Bootstrapping and hazard ratio thresholds

Dominic Pearce, The Institute of Genetics and Molecular Medicine, The University of Edinburgh
2018-04-25

 

Bootstrapping and hazard ratio thresholds

 

Libraries

library(survivALL)
library(Biobase)
library(knitr)

 

To determine and ensure reliable prognostic association as a measure of significance, survivALL can perform a non-parametric bootstrapping procedure. In short we calculate, for each point-of-separation a distribution of expected hazard ratios (HRs), against which we're able to compare our observed HRs as part of our analysis.

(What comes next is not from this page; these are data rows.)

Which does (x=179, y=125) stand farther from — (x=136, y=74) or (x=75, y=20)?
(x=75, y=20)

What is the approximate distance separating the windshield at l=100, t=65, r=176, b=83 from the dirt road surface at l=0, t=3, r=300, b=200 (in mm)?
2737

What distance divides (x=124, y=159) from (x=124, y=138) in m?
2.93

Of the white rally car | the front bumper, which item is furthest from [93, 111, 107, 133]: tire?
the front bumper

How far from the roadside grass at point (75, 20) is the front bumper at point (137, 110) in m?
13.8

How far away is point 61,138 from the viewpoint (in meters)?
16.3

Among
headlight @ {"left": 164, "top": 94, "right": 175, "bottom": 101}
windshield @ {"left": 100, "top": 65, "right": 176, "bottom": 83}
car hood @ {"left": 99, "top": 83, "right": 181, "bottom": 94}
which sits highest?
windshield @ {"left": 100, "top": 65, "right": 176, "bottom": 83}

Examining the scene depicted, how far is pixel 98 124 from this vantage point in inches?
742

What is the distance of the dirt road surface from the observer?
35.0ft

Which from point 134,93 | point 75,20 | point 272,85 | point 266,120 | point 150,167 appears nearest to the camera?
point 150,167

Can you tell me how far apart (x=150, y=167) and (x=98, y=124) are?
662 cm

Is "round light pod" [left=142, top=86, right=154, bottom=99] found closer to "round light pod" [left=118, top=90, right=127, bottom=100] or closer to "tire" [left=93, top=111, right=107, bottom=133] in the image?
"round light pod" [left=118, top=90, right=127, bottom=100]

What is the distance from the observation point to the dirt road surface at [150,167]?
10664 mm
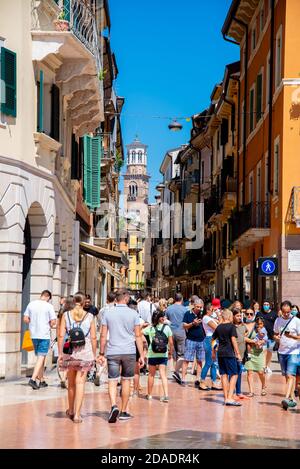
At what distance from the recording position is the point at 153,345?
17.4 m

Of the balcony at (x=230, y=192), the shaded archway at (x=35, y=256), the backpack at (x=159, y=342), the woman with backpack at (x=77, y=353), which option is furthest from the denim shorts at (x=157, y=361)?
the balcony at (x=230, y=192)

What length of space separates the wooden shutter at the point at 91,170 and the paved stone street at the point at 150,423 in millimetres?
17440

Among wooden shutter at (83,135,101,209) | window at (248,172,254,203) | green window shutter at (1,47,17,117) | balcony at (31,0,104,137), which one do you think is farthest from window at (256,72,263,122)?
green window shutter at (1,47,17,117)

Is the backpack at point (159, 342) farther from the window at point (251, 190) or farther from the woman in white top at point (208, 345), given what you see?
the window at point (251, 190)

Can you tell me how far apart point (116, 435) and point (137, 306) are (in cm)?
1209

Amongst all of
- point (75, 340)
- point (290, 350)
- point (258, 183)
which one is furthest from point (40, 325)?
point (258, 183)

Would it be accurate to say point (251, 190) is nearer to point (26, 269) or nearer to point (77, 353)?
point (26, 269)

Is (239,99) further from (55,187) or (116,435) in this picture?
(116,435)

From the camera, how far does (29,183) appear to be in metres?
20.7

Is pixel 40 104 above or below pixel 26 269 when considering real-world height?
above

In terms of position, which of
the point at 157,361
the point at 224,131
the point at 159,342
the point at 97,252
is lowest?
the point at 157,361

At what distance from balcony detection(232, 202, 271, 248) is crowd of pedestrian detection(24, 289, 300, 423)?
843 centimetres

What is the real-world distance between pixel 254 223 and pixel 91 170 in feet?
22.1
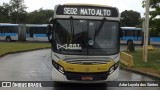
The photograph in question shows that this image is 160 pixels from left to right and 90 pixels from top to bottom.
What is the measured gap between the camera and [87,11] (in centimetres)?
1393

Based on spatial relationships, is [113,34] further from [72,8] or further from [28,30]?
[28,30]

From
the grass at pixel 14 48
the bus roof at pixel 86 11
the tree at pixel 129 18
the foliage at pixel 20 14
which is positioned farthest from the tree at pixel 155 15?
the foliage at pixel 20 14

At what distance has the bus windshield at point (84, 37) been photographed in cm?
1359

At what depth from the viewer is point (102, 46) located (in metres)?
13.7

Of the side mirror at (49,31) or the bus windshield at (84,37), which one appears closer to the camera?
the bus windshield at (84,37)

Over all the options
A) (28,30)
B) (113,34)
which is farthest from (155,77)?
(28,30)

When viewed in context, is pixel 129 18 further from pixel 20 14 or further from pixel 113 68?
pixel 113 68

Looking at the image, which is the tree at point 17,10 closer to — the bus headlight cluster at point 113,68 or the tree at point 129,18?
the tree at point 129,18

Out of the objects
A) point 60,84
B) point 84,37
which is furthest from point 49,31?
point 60,84

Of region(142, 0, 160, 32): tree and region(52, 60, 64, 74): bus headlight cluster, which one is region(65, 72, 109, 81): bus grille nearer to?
region(52, 60, 64, 74): bus headlight cluster

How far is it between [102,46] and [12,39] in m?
50.4

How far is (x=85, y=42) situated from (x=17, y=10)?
4506 inches

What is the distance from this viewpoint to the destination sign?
1388 centimetres

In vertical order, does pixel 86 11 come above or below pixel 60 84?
above
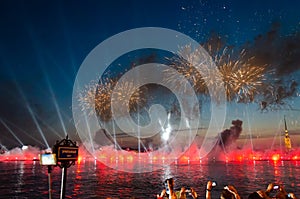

To achieve this, we randomly sample our survival data with replacement and then calculate survival statistics for all points-of-separation, exactly as we would for a biomarker under investigation. By repeating this procedure 1,000s or 10,000s of times, we produce our distribution of expected hazard ratios.

 

data(nki_subset)

#bootstrapping data should be in the format of 1 repeat per column
bs_mtx <- matrix(nrow = ncol(nki_subset), ncol = 20)

system.time(
            for(i in 1:ncol(bs_mtx)){
                bs_mtx[, i] <- allHR(measure = sample(1:ncol(nki_subset), 
                                                      replace = TRUE),
                                     srv = pData(nki_subset),
                                     time = "t.dmfs",
                                     event = "e.dmfs")
            }
)

user system elapsed 24.313 0.296 24.632


kable(bs_mtx[1:20, 1:5])
NA NA NA NA NA
-0.4014227 NA NA -0.4576410 NA
0.2984494 -0.4491361 NA 0.0792404 -0.8907620
-0.5303545 0.0990314 0.4857405 0.7285488 NA
-0.1702408 0.6413651 0.8452752 1.0275861 -0.7785881
0.1814099 0.9289172 1.1349544 0.0946139 -0.3816460
-0.1740861 -0.0305109 0.1757499 0.3099642 -0.9078913
0.0197442 0.3146530 0.4616417 -0.2501668 -0.4518784
-0.3744622 0.5120723 -0.0896996 -0.4760801 -0.3932269
-0.1658159 0.6869374 0.0243721 -0.3161967 -0.1424456
-0.0318268 0.8520492 0.0243721 -0.1669160 0.1284438
0.1789310 1.0547973 0.1929272 -0.3623228 0.3106466
0.2946136 1.1722670 0.4310035 -0.2210120 0.4851842
0.3954521 NA 0.6013607 -0.0617779 0.6461764
0.5589154 NA 0.7511898 -0.0617779 0.8070691
0.6965117 NA 0.8487477 -0.3131932 0.4366925
0.3651488 NA 0.9855458 -0.1528381 0.5390877
0.2145058 1.1179661 1.0938748 -0.0143247 0.6437619
0.0621976 1.2047041 0.7007348 -0.1846323 0.6883963
0.1542357 1.2857949 0.7851356 -0.1051644 0.8163849

 

Having calculated our bootstrapped data we then simply hand the matrix to either the survivALL() or plotALL() functions (using the bs_dfr = argument) to handle the subsequent significance calculations. It should be noted that bootstrapping up to 10,000x can be a long process requiring an investment of time.